Debout à l’entrée de la chambre, Abigaël regardait Frédéric dormir. Ils avaient dîné sans appétit en parlant de Victor, bu leur tisane ensemble, et son compagnon était tombé de sommeil après la nuit blanche à l’hôpital. Il semblait tellement apaisé quand il dormait, comme s’il avait déposé tous ses soucis dans un casier pour les récupérer le lendemain. À le voir ainsi, en position fœtale, Abigaël se demanda à quoi ressemblaient ses rêves. Étaient-ils gais ou tristes ? Effrayants ?
Elle passa devant la salle de bains et marqua un arrêt, constatant que l’armoire à pharmacie était entrouverte. Comme elle fermait mal, Abigaël prenait toujours garde de tourner la petite poignée à fond. Elle s’appliqua donc à bien verrouiller, cette fois.
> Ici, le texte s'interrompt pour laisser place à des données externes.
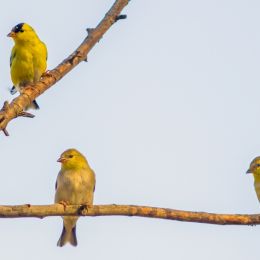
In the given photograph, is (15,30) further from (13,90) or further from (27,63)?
(13,90)

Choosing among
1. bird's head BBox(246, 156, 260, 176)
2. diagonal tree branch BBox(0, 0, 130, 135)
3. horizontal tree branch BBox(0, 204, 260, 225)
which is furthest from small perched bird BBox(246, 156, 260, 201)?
horizontal tree branch BBox(0, 204, 260, 225)

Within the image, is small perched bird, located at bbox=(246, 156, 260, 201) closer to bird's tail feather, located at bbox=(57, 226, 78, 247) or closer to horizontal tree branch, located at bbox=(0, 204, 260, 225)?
bird's tail feather, located at bbox=(57, 226, 78, 247)

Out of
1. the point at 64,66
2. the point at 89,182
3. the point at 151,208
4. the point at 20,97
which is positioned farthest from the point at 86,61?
the point at 89,182

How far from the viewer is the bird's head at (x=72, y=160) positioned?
844cm

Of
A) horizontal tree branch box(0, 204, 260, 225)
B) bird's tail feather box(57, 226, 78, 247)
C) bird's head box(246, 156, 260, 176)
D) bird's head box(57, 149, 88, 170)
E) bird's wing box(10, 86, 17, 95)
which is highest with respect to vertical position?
bird's wing box(10, 86, 17, 95)

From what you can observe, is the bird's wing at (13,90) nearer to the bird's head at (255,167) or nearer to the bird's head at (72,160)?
the bird's head at (72,160)

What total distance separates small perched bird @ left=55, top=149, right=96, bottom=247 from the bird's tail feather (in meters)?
1.13

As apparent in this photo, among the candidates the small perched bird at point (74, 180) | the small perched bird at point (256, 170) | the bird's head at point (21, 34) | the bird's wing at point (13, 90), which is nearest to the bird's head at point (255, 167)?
the small perched bird at point (256, 170)

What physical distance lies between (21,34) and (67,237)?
317cm

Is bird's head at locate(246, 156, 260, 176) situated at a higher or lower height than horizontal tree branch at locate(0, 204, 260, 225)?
higher

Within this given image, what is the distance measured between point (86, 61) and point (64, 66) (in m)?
0.26

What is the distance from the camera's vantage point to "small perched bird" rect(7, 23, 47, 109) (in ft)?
30.6

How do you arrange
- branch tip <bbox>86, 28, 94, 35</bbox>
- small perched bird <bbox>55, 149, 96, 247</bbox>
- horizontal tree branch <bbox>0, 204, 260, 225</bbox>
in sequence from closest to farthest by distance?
horizontal tree branch <bbox>0, 204, 260, 225</bbox> → branch tip <bbox>86, 28, 94, 35</bbox> → small perched bird <bbox>55, 149, 96, 247</bbox>

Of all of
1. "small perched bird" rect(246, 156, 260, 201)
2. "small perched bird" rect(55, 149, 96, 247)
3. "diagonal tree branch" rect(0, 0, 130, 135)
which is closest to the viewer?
"diagonal tree branch" rect(0, 0, 130, 135)
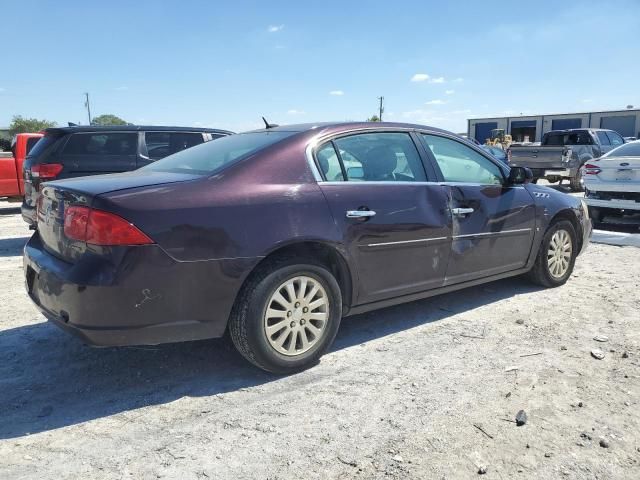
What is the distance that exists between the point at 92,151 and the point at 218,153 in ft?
15.2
Volontairement, elle avait fait l’impasse sur le Propydol, histoire de profiter de la nuit pour poursuivre ses recherches, quitte à affronter quelques somnolences.
Juste éclairée par une lampe, elle se mit au travail. Un moteur de recherche avala les phrases inscrites sur l’un des murs de la maison hantée de Loon-Plage.
FAIS RECULER LES SONGES
ET LES IMAGINATIONS DE LA NUIT,
TERRASSE L’ENNEMI
AFIN D’ÉVITER LA SOUILLURE À TON CORPS
Mais sa requête renvoya trop de résultats sans rapport entre eux. Abigaël explora plusieurs pistes, chercha dans les paroles de chansons sur des sites spécialisés, en vain. Lorsque, en pleine réflexion, mordillant un stylo, elle releva les yeux vers la poupée vaudoue posée sur le meuble, elle tiqua : il lui sembla que la décoration avait bougé de place. D’ordinaire, la poupée était placée vers la gauche, sous un masque africain, et là, elle se retrouvait décalée d’une trentaine de centimètres sur la droite. Cela aurait pu paraître anodin si d’autres objets — statuettes, pot de crayons — n’avaient pas été, eux aussi, légèrement déplacés. Abigaël ne comprenait pas, elle était restée dans l’appartement toute la journée, sans le souvenir que Frédéric n’eût touché à quoi que ce soit après être rentré.
Malgré cette bizarrerie, elle se concentra de nouveau sur ses recherches. Victor avait ressurgi avec le sommeil brisé et une peur panique de s’endormir. Freddy avait pris de sacrés risques en le relâchant. Que cherchait-il à raconter ? Quel avait été l’événement déclencheur de la libération ? Pourquoi maintenant ? Et pourquoi Victor, le deuxième enfant enlevé, et non Alice ? La logique aurait voulu qu’elle fût la première libérée.